Top Smallcase to Buy in 2022: Omkara Opportunities Smallcase Review
Everyone in the stock market has a singular dream of generating wealth. That can only come through compounding when you invest for a long time regularly. So, 2022 can be an ideal start to long term portfolio building and what can be the best way than to build a solid portfolio of small and midcap stocks with strong potential to generate a disproportionate return with limited downside.
What is Smallcase?
Smallcases™, developed by Smallcase Technologies LLC, a fintech company launched in 2016 by three IIT Kharagpur graduates, enables investors to park their funds according to their conviction or portfolio preferences. They can either create a portfolio of their own or invest in a portfolio of stocks based on a particular theme.
In case you don’t want to invest on your own, you can do it through paid managers who charge a certain fee.
Generally, these portfolios are created by a team of analysts and have small ticket sizes, making it easier to access star portfolio managers to retail managers. Therefore, if you buy a Smallcase, that means you have bought a certain basket of stocks offered on the platform.
As of now, hundreds of baskets of stocks are managed by Smallcase platform portfolio managers. Currently, the most popular portfolios are those run by Alok Jain’s Weekend Investing, Deepak Shenoy’s Capitalmind, Piper Serica and Windmill Capital.
However, a lot of new star portfolio managers have recently joined the platform that offers a variety of choices for retail investors. It’s to be noted that getting access to these portfolio managers were earlier impossible considering the high-ticket limit of PMS funds.
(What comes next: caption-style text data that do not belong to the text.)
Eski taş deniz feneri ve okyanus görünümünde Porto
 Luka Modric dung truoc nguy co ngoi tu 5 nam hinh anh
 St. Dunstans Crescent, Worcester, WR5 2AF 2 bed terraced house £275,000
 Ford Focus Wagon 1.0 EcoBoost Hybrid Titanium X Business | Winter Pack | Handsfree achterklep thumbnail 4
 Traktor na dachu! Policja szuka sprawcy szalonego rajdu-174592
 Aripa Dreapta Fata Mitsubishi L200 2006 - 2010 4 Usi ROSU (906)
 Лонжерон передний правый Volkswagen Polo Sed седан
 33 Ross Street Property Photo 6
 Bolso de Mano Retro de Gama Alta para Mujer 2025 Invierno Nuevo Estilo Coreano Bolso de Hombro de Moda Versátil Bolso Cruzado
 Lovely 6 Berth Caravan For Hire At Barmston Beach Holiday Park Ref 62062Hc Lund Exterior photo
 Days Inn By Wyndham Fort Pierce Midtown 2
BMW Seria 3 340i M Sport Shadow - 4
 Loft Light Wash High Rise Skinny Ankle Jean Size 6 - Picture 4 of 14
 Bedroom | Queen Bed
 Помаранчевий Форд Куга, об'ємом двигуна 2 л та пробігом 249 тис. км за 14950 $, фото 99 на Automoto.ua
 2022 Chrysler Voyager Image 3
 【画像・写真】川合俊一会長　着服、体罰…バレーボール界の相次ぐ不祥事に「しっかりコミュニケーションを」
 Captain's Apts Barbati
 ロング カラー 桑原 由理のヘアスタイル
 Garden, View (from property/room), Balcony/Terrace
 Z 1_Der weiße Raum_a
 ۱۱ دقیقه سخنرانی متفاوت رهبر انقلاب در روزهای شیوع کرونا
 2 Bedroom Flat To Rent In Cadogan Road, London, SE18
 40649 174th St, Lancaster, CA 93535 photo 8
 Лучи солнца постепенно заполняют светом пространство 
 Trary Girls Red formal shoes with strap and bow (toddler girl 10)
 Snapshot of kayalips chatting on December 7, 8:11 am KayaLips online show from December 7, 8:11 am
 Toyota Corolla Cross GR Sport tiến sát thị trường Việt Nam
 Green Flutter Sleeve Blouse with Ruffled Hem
Omkara Capital is the latest entrant to this club and it’s among the most bought Smallcases within the very first month.
Why Should You Invest in Smallcase Portfolio?
A primary reason to invest via a is it can provide investors exposure to a wide variety of investment strategies without having to spend time tracking and analyzing myriad companies in those sectors. But there are differences between Smallcases and mutual funds that potential investors should understand.
Omkara Capital Smallcase provides an opportunity for retail investors to invest in fundamentally great stocks with a high probability of generating outsized returns in a span of 2-3 years with a good margin of safety. These are typically the companies having underutilized capacity or capex cycle behind it. Such companies are better positioned to take advantage of the economic boom and increased demand. These companies have a strong execution track record and present a strong opportunity for growth some opportunistic ideas.
Before digging deeper, it’s always better to know a bit about the jockey—Varinder Bansal. If you happen to be a CNBC TV 18 fan, the probability is you may be knowing him already and be fully aware of his abilities as an equity researcher and journalist par excellence.
As an analyst, he has a knack for identifying not-so-fashionable stock ideas, supported by strong fundamentals, superior balance sheets and can boast of high-quality promoters. And the best part is he personally has the access to management of most of these corporate houses, thanks to his long-stint in business media that allowed him a deep-rooted connection with equity-market veterans and leaders of corporate India.
Omkara Opportunities Smallcase Review: Investment Strategy
They like to invest in sectors with growth potential that were currently going through cyclical downturns, but the turn is just around the corner.
These companies have either moat or have commanding market share or that have a huge competitive advantage over rivals. Such businesses are poised to reap the benefits of the business cycles when it turns in their favour.
The point to consider is in an upcycle, companies with under-utilised capacities and those that have recently completed the CAPEX have the potential to make disproportionate gains. To protect our capital and to provide a margin of safety, they only buy stocks with above-average profitability, low debt, moderate growth.
They don’t believe in “Buy right and sit tight.” Rather, they monitor the performance of companies in which we have invested to sell them at the right time if the valuations touch the roof and they cannot be justified. If any of them don’t perform as per hypothesis, they sell it. The idea is your portfolio should remain aligned with performers.
Omkara Opportunities Smallcase Review: What Differentiates Them
Just 3 Words define them: Why What And Who. They don’t just tell which stock to buy but also tell the ‘WHY’. The best part is you can approach and ask the rationale behind any stock in the portfolio. Recently, I asked a question about the rationale behind a stock about which I had a doubt. I just asked on his Twitter profile in the message section, and to my surprise, he responded in detail. That gave me the confidence to be invested in the stock.
Omkara Opportunities Smallcase Review: Fee Structure
It’s very reasonable which is 2.50% annually on investment value + ₹2,065 advance fee to start a subscription.
Omkara Capital Smallcase portfolio is a fine blend of both value and growth, smallcap, midcap and largecap stocks, which are well-diversified across sectors. If you are looking to generate alpha in your portfolio, it’s a no-brainer.